__WHAT TO PRODUCE__:
Only the text belongs in the copy. Transcribe the data exactly and drop any pictures.

====== INFORMATION SHOWN ======

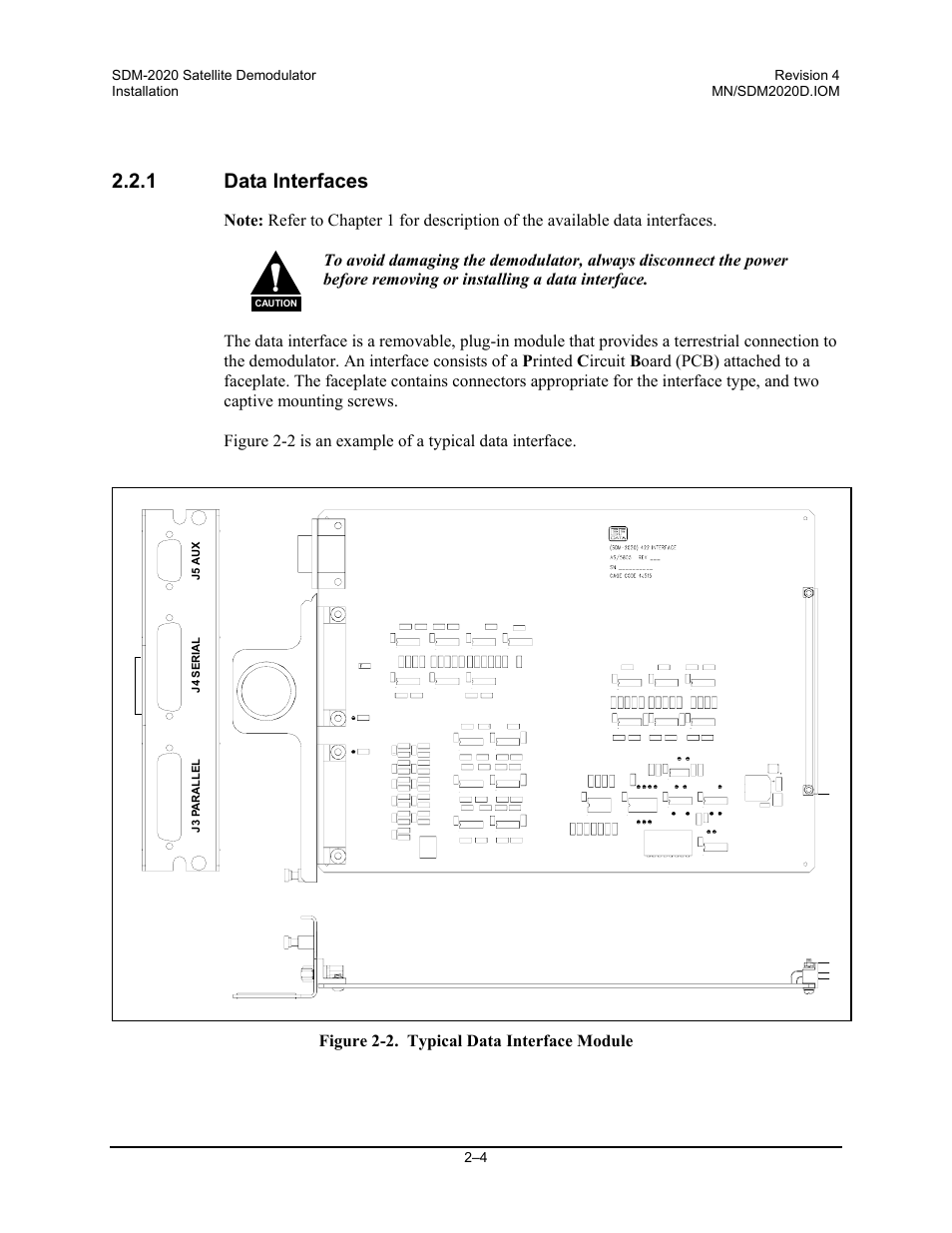 1 data interfaces, Figure 2-2. typical data interface module | Comtech EF Data SDM-2020 User Manual | Page 38 / 234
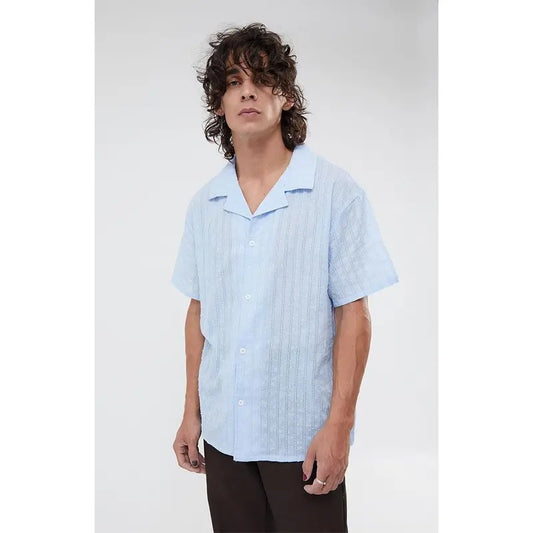 PacSun Men's Pointelle Textured Woven Camp Shirt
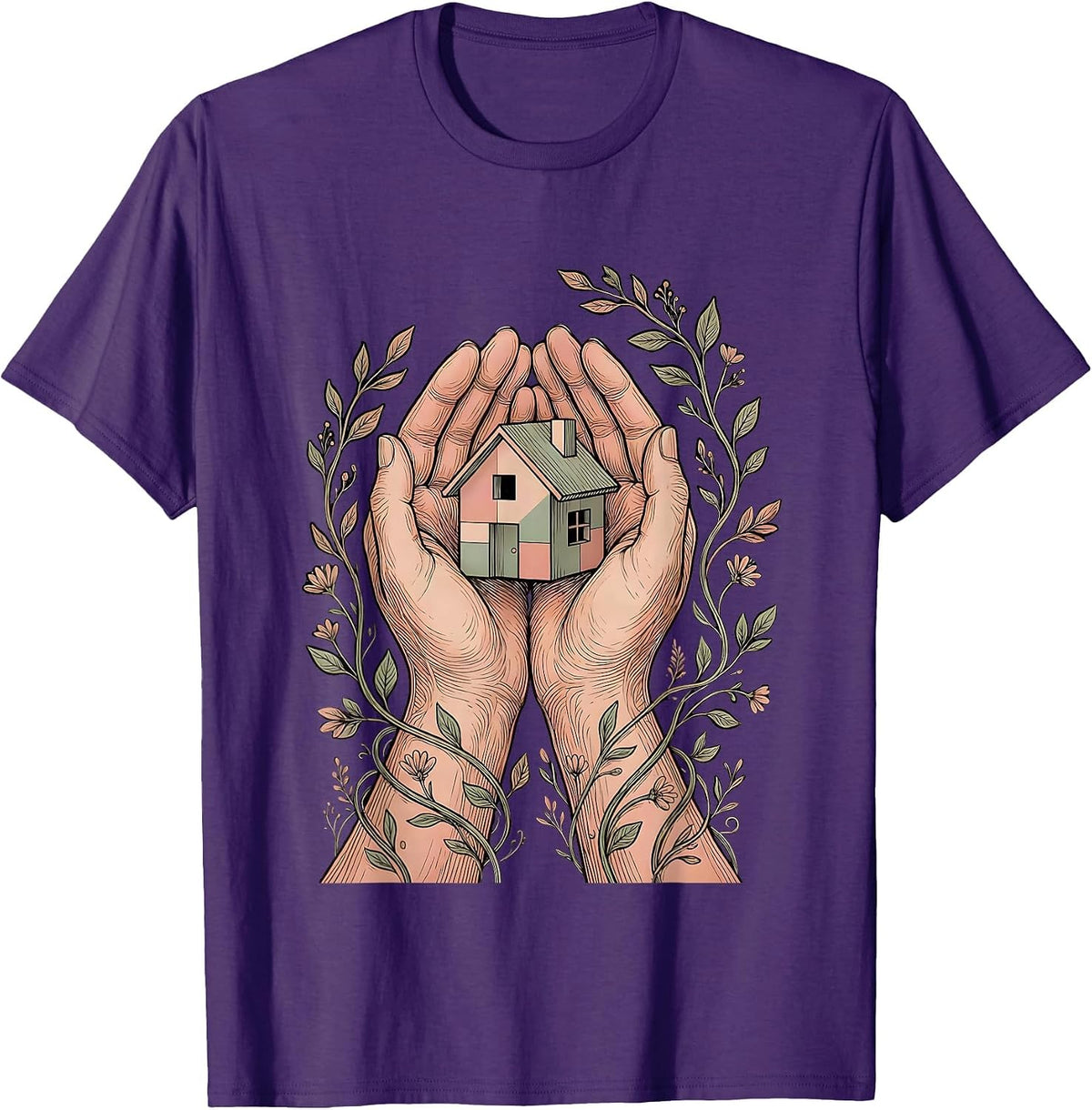 Social Worker Hands Building Home Graphic T-Shirt - Purple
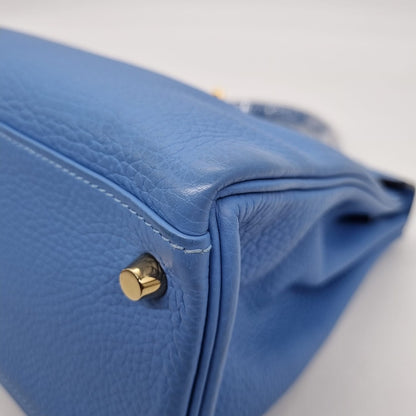 Hermes Kelly 32 Blue Paradise Togo GHW #R Size 32x10x24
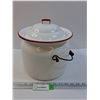 Image 1 : Vintage Red & White Enamel Potato Pot w/Lid - 9" x 9"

======

__PROBLEM SOLUTION__:
 1 data interfaces, Figure 2-2. typical data interface module | Comtech EF Data SDM-2020 User Manual | Page 38 / 234
 PacSun Men's Pointelle Textured Woven Camp Shirt
 Social Worker Hands Building Home Graphic T-Shirt - Purple
 Hermes Kelly 32 Blue Paradise Togo GHW #R Size 32x10x24
 Image 1 : Vintage Red & White Enamel Potato Pot w/Lid - 9" x 9"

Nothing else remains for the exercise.